Sources of noise on test.winehq.org?

List overview All Threads

newer

older

Re: Sources of noise on...

Status of TaskDialog...

Dan Kegel

9 Apr 2009 9 Apr '09

10:05 a.m.

(This was last discussed in February, e.g. http://www.winehq.org/pipermail/wine-devel/2009-February/073060.html )

The results on test.winehq.org seem more variable than one would expect, which makes it harder to gauge wine's progress.

I can think of two sources of noise: 1) 32 and 64 bit results are mixed together 2) we don't have a stable stable (sic) of machines running the tests

Removing these two sources of noise might be as simple as 1) omit 64 bit results, and 2) omit computers for which results are not consistently available throughout the time range being displayed

Shouldn't be too hard for someone to whip together an alternate report that did that. Wish I had the time to... - Dan

Show replies by date

Paul Vriens

9 Apr 9 Apr

10:41 a.m.

Dan Kegel wrote:

...

(This was last discussed in February, e.g. http://www.winehq.org/pipermail/wine-devel/2009-February/073060.html )

The results on test.winehq.org seem more variable than one would expect, which makes it harder to gauge wine's progress.

I can think of two sources of noise:

32 and 64 bit results are mixed together

we don't have a stable stable (sic) of machines

running the tests

Removing these two sources of noise might be as simple as

omit 64 bit results, and

omit computers for which results are not

consistently available throughout the time range being displayed

Shouldn't be too hard for someone to whip together an alternate report that did that. Wish I had the time to...

Dan

So what constitutes a stable machine? I for one am using VMware for most of my boxes which are clean installs but up-to-date with patches and such. After running winetest they will be reverted to the last correct snapshot (winetest still leaves a lot of rubbish around that could potentially influence a next run).
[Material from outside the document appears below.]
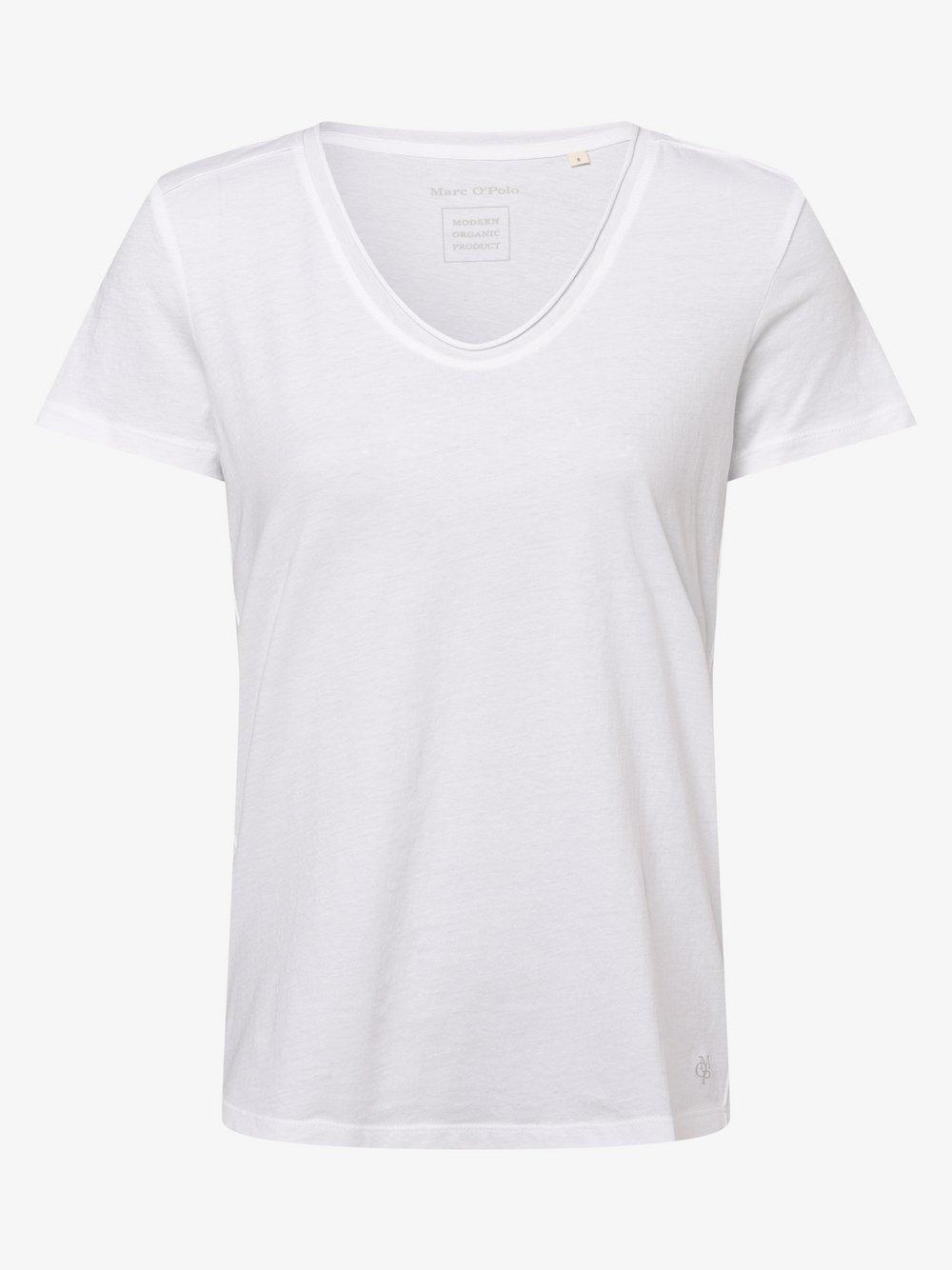 Marc O'Polo - T-shirt damski, biały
Side note: One thing I'd also like to see (on first glance) on test.winehq.org is whether we are dealing with a real box or a virtualized one.

Side note 2: Our index per build pages are almost 4MB in size. Splitting things up will also cut down on that.

-- Cheers, Paul.

Dan Kegel

10:48 a.m.

On Thu, Apr 9, 2009 at 3:41 AM, Paul Vriens paul.vriens.wine@gmail.com wrote:

...

...

we don't have a stable stable (sic) of machines

running the tests

So what constitutes a stable machine?

I wasn't complaining about unstable machines; I was complaining that the set of machines reporting test results varies. - Dan

Paul Vriens

10:54 a.m.

Dan Kegel wrote:

...

On Thu, Apr 9, 2009 at 3:41 AM, Paul Vriens paul.vriens.wine@gmail.com wrote:

...
...

we don't have a stable stable (sic) of machines

running the tests

So what constitutes a stable machine?

I wasn't complaining about unstable machines; I was complaining that the set of machines reporting test results varies.

Dan

Ok, got it. So how do we come up with a stable set?
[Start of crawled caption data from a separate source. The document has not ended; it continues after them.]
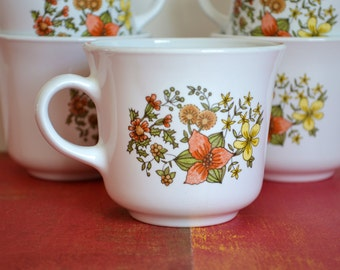 Set of 6 Vintage Corelle Livingware Indian Summer Coffee Cups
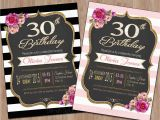 Thirtieth Birthday Invitations 20 Interesting 30th Birthday Invitations themes Wording
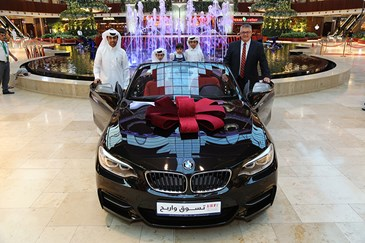 Mall of Qatar fourth Shop & Win promotion prizewinner announced
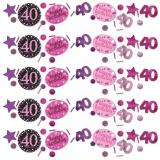 Konfetti Happy Birthday Sparkling Pink 40, 34 Gramm Packung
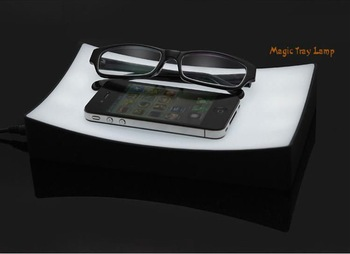 Magic Tray Lamp LED Intelligent Bedside Lamp Sensor Night Light Desk Lamp
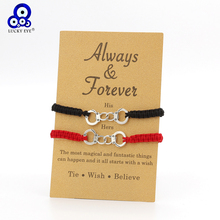 Lucky Eye Handcuffs Charms Bracelet Black Red String Thread Rope Coupl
Or do you just like to have some kind of script that fetches the reports for a fixed set of boxes (configurable) and generate pages like test.winehq.org?

-- Cheers, Paul.

Dan Kegel

11:03 a.m.

On Thu, Apr 9, 2009 at 3:54 AM, Paul Vriens paul.vriens.wine@gmail.com wrote:

...

...
I wasn't complaining about unstable machines; I was complaining that the set of machines reporting test results varies.

Ok, got it. So how do we come up with a stable set?

My suggestion for that was:

2) omit computers for which results are not consistently available throughout the time range being displayed

...

Or do you just like to have some kind of script that fetches the reports for a fixed set of boxes (configurable) and generate pages like test.winehq.org?

Quick and dirty way would be to take the same script that generates test.winehq.org, change it a bit to omit 64 bit results and computers that didn't report every time, and save its results in test.winehq.org/data/index-filtered.html or something. - Dan

Paul Vriens

11:04 a.m.

Paul Vriens wrote:

...

Dan Kegel wrote:

...
On Thu, Apr 9, 2009 at 3:41 AM, Paul Vriens paul.vriens.wine@gmail.com wrote:

...
...

we don't have a stable stable (sic) of machines

running the tests

So what constitutes a stable machine?

I wasn't complaining about unstable machines; I was complaining that the set of machines reporting test results varies.

Dan

Ok, got it. So how do we come up with a stable set?

Sorry, just read your message again and you mentioned 'consistently available'. That in itself shouldn't be to hard to code, but people do have holidays ;)

-- Cheers, Paul.

Rob Shearman

12:09 p.m.

2009/4/9 Dan Kegel dank@kegel.com:

...

(This was last discussed in February, e.g. http://www.winehq.org/pipermail/wine-devel/2009-February/073060.html )

The results on test.winehq.org seem more variable than one would expect, which makes it harder to gauge wine's progress.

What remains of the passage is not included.